Мальчик молчал и только слизывал нижней губой кровь с верхней, разбитой. Анне показалось, что от ребенка пахнет нафталином и еще, очень слабо, какой-то гниющей органикой вроде забродившего борща.
– Губу разбил и нос, – констатировала Анна. – Ничего страшного, зашивать не надо, можно в поликлинику и не идти. Если дома есть иод и вата, пойдемте, я помогу обработать.
– А ты хто такая? – насторожилась вдруг мама Никиты. – Врач! Домой тебе, ишь. Знаю я вас, врачей, как облупленных. Приходят, потом пианино пропадает.
– Мама, какое пианино? – с отчаянием спросил Никита.
– Какое-какое? Полированное! Я сама обработаю. – И, покачнувшись, женщина с достоинством удалилась в том направлении, откуда пришла, дернув подростка за руку. Обернулась через плечо, крикнула: – Китька, привезут – принесешь! Забудешь – прибью!
Никита понурился, и Анна поняла, что мамка скомандовала доставить ей водку и сын, как всегда, привычно выполнит приказ.

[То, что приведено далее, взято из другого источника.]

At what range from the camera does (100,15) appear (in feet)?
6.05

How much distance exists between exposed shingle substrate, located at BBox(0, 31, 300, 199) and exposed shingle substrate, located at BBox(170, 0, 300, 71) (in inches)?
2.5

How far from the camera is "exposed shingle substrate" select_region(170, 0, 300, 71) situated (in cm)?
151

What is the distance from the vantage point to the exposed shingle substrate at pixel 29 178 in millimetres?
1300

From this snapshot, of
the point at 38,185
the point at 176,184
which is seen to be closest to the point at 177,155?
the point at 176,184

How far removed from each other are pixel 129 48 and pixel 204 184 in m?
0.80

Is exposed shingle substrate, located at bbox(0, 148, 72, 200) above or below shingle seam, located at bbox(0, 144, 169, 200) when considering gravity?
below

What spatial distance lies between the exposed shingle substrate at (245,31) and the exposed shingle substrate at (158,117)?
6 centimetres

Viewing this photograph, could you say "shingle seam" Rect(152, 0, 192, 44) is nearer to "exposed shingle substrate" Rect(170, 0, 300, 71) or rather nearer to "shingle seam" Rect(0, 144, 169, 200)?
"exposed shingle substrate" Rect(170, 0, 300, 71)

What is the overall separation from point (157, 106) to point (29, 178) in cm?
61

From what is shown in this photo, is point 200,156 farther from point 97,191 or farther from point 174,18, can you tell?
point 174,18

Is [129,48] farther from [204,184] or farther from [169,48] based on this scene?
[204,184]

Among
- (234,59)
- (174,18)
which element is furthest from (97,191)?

Евгений Петрович Торжевский собрал совещание руководителей служб и подразделений, в том числе заведующих отделениями.
– Агеева отсутствует, – напомнила секретарша и осеклась, наткнувшись на остановившийся взгляд шефа.
– Во вторник начинается проверка Минздрава, – мрачно сообщил Евгений Петрович подчиненным. – Плановая, но в пылу борьбы с коррупцией ожидать можно чего угодно. Запаситесь выдержкой и приведите в порядок документы. Увижу у кого-нибудь в отделении бардак в историях болезней или в листах назначений – ноги оторву.

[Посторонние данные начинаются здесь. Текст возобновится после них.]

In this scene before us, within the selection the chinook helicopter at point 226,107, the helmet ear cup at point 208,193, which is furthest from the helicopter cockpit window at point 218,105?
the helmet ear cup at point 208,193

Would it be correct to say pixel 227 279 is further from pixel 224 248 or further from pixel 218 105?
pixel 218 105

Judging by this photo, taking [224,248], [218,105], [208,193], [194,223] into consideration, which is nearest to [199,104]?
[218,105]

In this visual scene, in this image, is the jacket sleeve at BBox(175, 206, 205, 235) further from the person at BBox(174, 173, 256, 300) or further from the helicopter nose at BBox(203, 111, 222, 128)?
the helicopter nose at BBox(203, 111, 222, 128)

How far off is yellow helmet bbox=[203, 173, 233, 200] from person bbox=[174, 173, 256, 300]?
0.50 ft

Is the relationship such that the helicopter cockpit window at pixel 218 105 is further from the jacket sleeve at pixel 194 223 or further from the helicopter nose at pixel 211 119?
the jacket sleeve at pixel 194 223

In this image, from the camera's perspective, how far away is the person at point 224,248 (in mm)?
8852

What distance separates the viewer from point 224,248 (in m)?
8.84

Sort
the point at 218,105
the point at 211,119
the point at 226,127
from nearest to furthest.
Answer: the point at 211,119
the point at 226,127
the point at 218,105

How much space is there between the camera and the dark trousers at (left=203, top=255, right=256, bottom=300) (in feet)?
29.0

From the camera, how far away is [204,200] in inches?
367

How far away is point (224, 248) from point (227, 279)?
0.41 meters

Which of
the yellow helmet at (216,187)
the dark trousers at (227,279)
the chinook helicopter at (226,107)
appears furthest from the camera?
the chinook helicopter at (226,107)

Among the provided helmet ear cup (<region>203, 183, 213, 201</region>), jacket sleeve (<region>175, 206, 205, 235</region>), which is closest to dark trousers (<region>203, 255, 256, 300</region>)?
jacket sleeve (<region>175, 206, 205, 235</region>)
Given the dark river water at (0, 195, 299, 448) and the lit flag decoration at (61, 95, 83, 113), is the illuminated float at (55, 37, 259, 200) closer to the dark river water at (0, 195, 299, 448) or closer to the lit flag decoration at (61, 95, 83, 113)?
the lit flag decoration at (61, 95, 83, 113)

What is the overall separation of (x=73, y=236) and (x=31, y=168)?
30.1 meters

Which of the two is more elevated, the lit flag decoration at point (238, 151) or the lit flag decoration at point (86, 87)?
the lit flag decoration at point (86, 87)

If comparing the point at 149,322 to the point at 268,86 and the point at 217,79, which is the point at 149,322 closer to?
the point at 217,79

У секретарши Нади брови поднялись над очками – такое она слышала от Евгения Петровича впервые.
– А у кого есть яйца – оторву яйца, – угрюмо добавил он. – Всё, все свободны.
Вызвал такси и уехал обедать в маленький сербский ресторанчик на Подоле, куда они с Анной заходили несколько раз поесть чивапчичей и выпить ракии. Ракии Жене захотелось до слез. Так что пусть машина ночует в больничном дворе, по фигу.
Он заказал шопский салат, горячую булочку, сербский суп. И двести пятьдесят ракии в графине.
– Какие люди! – донеслось из дальнего угла зала, из-под парадного портрета князя Александра.